I mean, the day we decide to hard break, then we can fork it to another repo, meanwhile, why worry?

Anyway, let me still know what you think, guys.

pennachin commented 6 years ago

I think a fork is the cleanest solution, as both you and Linas had suggested. I think doing this work in the main, so-far-standalone MOSES repo adds complexity for no tangible benefit.

linas commented 6 years ago

OK. Maybe I don't really care. I was just trying to figure out how to optimize:

-- keep ongoing code maintenance simple -- minimize messiness -- make it easy to back-track on failed attempts.

The last point is maybe the most important: as I look at #3, I see a lot of things that can go badly wrong, and, after half-a-year, one might want to throw away half the code, while keeping "the good half". This would be easiest if the bad code was isolated to some directory, instead of invasively invading everything.

linas commented 6 years ago

Also, I think that #3 deserves some review, before we just blast off coding it. I see several issues there, already.

ngeiswei commented 6 years ago

Totally agree about reviewing #3 I'm not sure what could go about wrong though, as I said, it retains full compatibility. Is it gonna bloat the code, yeah you bet! But that's probably unavoidable.

ngeiswei commented 6 years ago

@pennachin said

I think a fork is the cleanest solution, as both you and Linas had suggested. I think doing this work in the main, so-far-standalone MOSES repo adds complexity for no tangible benefit.

I used to think that, but now I'm less confident. The more I think about it, the more I see a benefit with attempting to maintain old MOSES alongside AS-MOSES, basically for leveraging performances and featurefulness of old MOSES.

I can come up with scenarios where we'd want to mix parts of the two together, thus in the process co-growing them (with an emphasize on AS-MOSES of course, but still).

Perhaps another option to consider would be to develop AS-MOSES on a feature branch of the MOSES repo.

Anyway, I suppose it's not terribly important since both ways allow us to keep the old MOSES alongside AS-MOSES, but it does have a small impact on the perception of how AS-MOSES is gonna evolve in the future, and if we only need one repo, while having two.

ngeiswei commented 6 years ago

@kasimebrahim, I've updated the Section Initiate the as-moses repo in #3 to make a clean fork. You probably don't have the permissions to force-push, if so I'll do it.

Although I'm not entirely sure yet whether we want to start development on a new as-moses repo or on the old mose repo, you may preemptively proceed.

We can let this PR open for now only to conclude the discussion about new as-moses vs old moses repo...

kasimebrahim commented 6 years ago

okay great

pennachin commented 6 years ago

There are a couple of SN services which will rely on MOSES. We could just hardcode a MOSES version for those, but it's less than ideal.
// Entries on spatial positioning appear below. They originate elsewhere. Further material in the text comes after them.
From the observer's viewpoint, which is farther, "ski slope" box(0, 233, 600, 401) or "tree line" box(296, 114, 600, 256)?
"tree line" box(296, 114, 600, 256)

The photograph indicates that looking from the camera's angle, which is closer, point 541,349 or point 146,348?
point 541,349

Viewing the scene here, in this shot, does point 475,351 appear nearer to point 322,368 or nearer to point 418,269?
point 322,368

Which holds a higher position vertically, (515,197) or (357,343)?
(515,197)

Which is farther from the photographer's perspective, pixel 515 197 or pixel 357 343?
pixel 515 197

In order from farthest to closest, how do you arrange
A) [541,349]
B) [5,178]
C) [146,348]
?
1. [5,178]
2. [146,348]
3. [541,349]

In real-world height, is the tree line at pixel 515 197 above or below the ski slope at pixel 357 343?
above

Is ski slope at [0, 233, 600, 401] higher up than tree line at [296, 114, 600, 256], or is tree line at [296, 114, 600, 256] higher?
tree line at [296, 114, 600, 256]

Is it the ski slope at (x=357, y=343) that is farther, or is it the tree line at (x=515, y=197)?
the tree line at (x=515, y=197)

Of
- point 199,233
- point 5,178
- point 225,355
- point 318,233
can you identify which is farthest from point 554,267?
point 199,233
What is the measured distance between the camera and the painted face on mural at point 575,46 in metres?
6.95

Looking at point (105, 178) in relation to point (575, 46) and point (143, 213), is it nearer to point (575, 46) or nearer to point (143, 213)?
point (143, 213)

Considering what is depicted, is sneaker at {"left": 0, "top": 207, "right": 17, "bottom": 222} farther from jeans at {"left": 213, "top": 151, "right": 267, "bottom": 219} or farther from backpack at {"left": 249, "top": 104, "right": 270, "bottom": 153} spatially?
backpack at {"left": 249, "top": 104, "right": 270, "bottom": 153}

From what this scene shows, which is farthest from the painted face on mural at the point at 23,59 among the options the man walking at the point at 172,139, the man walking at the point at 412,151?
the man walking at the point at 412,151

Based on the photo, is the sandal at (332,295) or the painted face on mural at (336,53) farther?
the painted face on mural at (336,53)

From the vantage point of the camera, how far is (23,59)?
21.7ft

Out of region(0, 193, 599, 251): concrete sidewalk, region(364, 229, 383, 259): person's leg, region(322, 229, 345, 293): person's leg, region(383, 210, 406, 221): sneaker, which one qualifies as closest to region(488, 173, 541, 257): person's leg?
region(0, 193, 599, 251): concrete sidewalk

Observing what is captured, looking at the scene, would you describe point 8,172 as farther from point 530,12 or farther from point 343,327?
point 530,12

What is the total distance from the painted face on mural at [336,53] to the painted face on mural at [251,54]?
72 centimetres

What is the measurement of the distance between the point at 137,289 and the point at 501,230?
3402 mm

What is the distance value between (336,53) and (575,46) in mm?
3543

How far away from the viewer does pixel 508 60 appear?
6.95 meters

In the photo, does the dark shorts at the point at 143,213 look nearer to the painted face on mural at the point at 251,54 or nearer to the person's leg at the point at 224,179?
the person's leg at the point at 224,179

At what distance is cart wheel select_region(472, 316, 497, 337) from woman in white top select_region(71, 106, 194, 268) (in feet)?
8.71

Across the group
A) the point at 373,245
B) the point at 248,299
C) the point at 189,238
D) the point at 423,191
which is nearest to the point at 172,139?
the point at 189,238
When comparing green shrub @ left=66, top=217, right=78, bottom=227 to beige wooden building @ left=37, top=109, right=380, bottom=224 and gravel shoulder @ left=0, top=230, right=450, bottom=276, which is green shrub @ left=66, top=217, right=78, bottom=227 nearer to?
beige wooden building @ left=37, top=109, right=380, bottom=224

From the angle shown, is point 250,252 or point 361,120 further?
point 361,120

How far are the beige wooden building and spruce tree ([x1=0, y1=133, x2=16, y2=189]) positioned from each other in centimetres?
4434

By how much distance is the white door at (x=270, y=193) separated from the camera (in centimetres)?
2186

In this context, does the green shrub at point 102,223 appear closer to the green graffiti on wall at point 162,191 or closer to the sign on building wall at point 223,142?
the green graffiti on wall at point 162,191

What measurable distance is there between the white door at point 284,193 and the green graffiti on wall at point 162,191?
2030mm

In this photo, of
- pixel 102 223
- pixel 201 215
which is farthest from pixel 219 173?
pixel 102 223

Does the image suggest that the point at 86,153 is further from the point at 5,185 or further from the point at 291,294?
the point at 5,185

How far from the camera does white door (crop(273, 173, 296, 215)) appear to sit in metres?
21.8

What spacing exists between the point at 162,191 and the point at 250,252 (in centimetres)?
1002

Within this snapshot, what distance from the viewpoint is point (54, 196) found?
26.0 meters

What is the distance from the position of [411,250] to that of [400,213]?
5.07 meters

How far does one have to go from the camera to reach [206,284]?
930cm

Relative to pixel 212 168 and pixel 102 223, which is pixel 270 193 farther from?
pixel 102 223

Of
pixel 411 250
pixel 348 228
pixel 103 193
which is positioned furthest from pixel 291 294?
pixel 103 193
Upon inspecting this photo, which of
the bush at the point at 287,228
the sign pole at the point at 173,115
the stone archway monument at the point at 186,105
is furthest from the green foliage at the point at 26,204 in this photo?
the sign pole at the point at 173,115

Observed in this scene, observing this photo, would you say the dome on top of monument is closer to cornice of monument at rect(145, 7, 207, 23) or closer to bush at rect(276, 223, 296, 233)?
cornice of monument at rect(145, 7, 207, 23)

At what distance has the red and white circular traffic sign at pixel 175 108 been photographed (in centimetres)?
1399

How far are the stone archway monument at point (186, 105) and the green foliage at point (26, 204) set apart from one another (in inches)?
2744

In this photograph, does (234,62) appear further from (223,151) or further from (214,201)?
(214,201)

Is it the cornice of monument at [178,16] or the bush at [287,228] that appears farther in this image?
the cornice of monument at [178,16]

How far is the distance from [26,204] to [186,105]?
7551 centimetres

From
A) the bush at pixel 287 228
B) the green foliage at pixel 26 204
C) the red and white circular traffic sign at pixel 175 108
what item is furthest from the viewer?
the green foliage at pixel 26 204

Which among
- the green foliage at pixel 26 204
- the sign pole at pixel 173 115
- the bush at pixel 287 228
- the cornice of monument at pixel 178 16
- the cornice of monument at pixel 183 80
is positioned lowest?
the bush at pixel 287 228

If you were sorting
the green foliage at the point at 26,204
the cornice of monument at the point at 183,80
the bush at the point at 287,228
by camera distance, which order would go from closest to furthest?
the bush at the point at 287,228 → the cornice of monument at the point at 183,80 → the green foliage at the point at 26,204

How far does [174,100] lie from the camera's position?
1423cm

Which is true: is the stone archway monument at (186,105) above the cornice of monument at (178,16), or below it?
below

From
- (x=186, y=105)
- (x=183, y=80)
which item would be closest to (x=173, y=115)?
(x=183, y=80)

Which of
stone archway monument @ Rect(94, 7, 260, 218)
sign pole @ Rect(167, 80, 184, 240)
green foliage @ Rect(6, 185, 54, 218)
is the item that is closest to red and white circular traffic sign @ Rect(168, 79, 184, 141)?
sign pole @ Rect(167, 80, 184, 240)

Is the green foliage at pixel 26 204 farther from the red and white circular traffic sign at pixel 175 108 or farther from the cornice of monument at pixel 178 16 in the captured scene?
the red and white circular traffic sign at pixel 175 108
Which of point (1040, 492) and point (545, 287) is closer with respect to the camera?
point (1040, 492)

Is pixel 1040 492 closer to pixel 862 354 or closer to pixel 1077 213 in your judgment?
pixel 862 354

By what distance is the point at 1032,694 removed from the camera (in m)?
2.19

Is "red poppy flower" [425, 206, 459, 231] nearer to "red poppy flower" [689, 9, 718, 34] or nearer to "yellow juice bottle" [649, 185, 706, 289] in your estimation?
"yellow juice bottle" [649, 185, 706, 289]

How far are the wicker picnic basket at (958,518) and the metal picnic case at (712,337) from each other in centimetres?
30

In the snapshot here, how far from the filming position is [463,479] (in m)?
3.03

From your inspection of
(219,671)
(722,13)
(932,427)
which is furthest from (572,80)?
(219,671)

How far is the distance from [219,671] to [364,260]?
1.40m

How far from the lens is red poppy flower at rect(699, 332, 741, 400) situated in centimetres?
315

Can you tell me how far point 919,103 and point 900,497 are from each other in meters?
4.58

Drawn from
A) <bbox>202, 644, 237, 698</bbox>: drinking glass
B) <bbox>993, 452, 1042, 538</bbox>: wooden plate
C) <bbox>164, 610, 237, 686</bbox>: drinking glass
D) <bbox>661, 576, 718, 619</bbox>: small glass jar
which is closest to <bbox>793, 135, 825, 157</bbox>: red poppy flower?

So I am interested in the stability of that repo. From that perspective, using a separate repo means we don't have to worry about the interplay between as-moses and regular MOSES. I know your plan doesn't purposefully break anything, but stuff happens...

ngeiswei commented 6 years ago

@pennachin thanks, that's a very valid reason. Discussion closed then, moses will be forked to as-moses.